> [DIRECTIVES]
1) In the interview excerpt on structured installment sales, reproduce the passage beginning at "A structured installment" and ending after "payments are received.", and swap "leading life insurance company" for "major insurer".
2) Continue the interview on structured installment sales from where it stops.

> [EXCERPT]
CE: Yeah. Well, I'm not surprised, Justin, to hear you say that you've not done one. It's come into vogue here again in the last four years. Started originally in 2004, 2005, and Monty was instrumental in getting this product to market. But we're excited to talk to you about it, explain it to you and your listeners, and help them in their future transactions when and where it's appropriate.
JO: Why don't we just kind of start at the basic 101 level? Somebody kind of tell me what it is and how my clients can benefit from it.
CE: Yeah. I'm happy to do that. And I'm going to forewarn you that I'm going to start in what is going to seem like left field. But if you bear with me for 30 seconds, it will all come full circle and make a lot more sense. So, you mentioned in my bio that I'm the vice president of JCR Settlements. We are a national settlement planning firm. And for most people, they would be familiar with us in a personal injury capacity. You may have heard of structured settlements. You've probably seen really cheesy commercials late at night for a company called JG Wentworth, where they buy structured settlements from folks. That's what we've done, and we do mostly on a day-in, day-out basis, is help folks who've been catastrophically injured. We help them settle their litigation and then invest portions of their settlement into structured settlement annuity products, where they can design payments over their lifetime, so that they know that all of their needs have been met. If they've been hit by a semi-truck, made a paraplegic, their life's been turned upside down, we need to make sure that all of their needs are met.
We do that by placing their settlement proceeds into structured annuity products with leading life insurance companies. Those same life insurance companies have now jumped into the land and business sales game, using Section 453 of the Revenue Code, which deals with installment sales. You're undoubtedly familiar with a traditional installment sale, right? I agree to buy your property for $10 million. I'm going to give you $5 million at closing and then five annual payments of $1 million, right? That's the traditional tried and true installment sale. You as the seller are hoping and praying that I make good on those future five payments and you actually at the end of that five-year term have recuperated the entire agreed upon sales price. You're completely dependent on my creditworthiness and my ability to stay out of debt and stay out of bankruptcy to make those payments.
A structured installment sale transfers all that future payment obligation and risk to a leading life insurance company. So, what we have now is the ability for a seller to take any portion of his or her sale, place it into a structured annuity with a leading life insurance company. They can design the future payments in literally any manner that they would like that's unique to their needs and they don't pay a tax obligation on the portion that's placed into the structure until the future year or years, when those annuity payments are received.

> [COLLECTED MATERIAL]
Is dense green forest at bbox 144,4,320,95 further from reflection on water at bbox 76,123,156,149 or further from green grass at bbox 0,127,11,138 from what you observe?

> [TASK RESULTS]
1)
A structured installment sale transfers all that future payment obligation and risk to a major insurer. So, what we have now is the ability for a seller to take any portion of his or her sale, place it into a structured annuity with a major insurer. They can design the future payments in literally any manner that they would like that's unique to their needs and they don't pay a tax obligation on the portion that's placed into the structure until the future year or years, when those annuity payments are received.

2)
JO: All right. So yeah, installment sale earlier that you just mentioned, we kind of call that owner financing out here or a land contract. And so what you're talking about is, all right, instead of selling the farm for a million dollars and somebody putting 500 grand up front, making payments at a certain percent interest over the next five or 10 years, you're saying, all right, Mr. Farmer, we're gonna sell your farm right now for a million dollars. And then instead of taking that and rolling it into a 1031 or a DST, they're investing the money with you, and then they can basically be paid over a course of time from that money and it defers their taxes?
CE: Yeah. You hit the nail on the head. So, we serve as the placing broker with a leading life insurance company. The investment is actually with the life insurance company, an A+ rated life carrier. They can begin to receive payments as early as 30 days post-closing or they can defer their first payment up to 50 years. They don't pay a penny's tax until they receive future annuity payments. So, first and foremost, this is a tax-efficient solution. It creates a deferral of their capital gains tax obligation but secondarily, it really amplifies the net sale proceeds to the seller through the growth of the annuity. There's fixed and indexed annuity options available, with internal rates of return anywhere from 4% to 14%, depending on the product that the seller ultimately chooses and the payment design that they ultimately put in place. They can be paid monthly, quarterly, semi-annually, annually. They can also have lump sums paid on future identified dates and in predetermined amounts or any combination thereof.
So, if somebody wants this as a retirement platform, we can do that. If somebody says, like yourself, hey, I've got a kid who's going to college, right? You just dropped off your son. If you know that that event is coming five years from now, and you want to make sure that you have financial wherewithal to pay for that college education, we can coordinate payments to coincide with that. There's literally nothing that a seller can throw at us that we can't accomplish for them in a payment design. It's a great way as well to create generational wealth, right? I have a lot of folks in their late '70s, early '80s who have finally decided that they're going to sell the farm and they want to set up basically legacy payments for their kids, grandkids, great-grandkids. And they'll set up payments for 50 years, knowing that they will likely have passed away before those payments have completed. But when they do pass away, all remaining payments go to their named beneficiaries. So, it's a great way to amplify the sale and create generational wealth as well.
JO: All right. I got so many questions. I'm sure our listeners too. Monty, I'm going to get to you here in just a second with some tax questions. But since Chad just brought this really close to home for me personally, yeah, listeners, Chad and I were talking before we started. My wife and I just recently dropped off my son Hunter or our son Hunter, I should say, down at Baylor in Texas. And so talk about generational wealth. I need to know this stuff, Chad. I've got college tuition to pay. And so walk me through this. Who decides and how do they decide how much is going to be issued per month or per quarter or per year? And then I guess my second question is, I would imagine that would have to then be taxed once that's issued. And so maybe Monty can talk a little bit about that after you answer kind of that question.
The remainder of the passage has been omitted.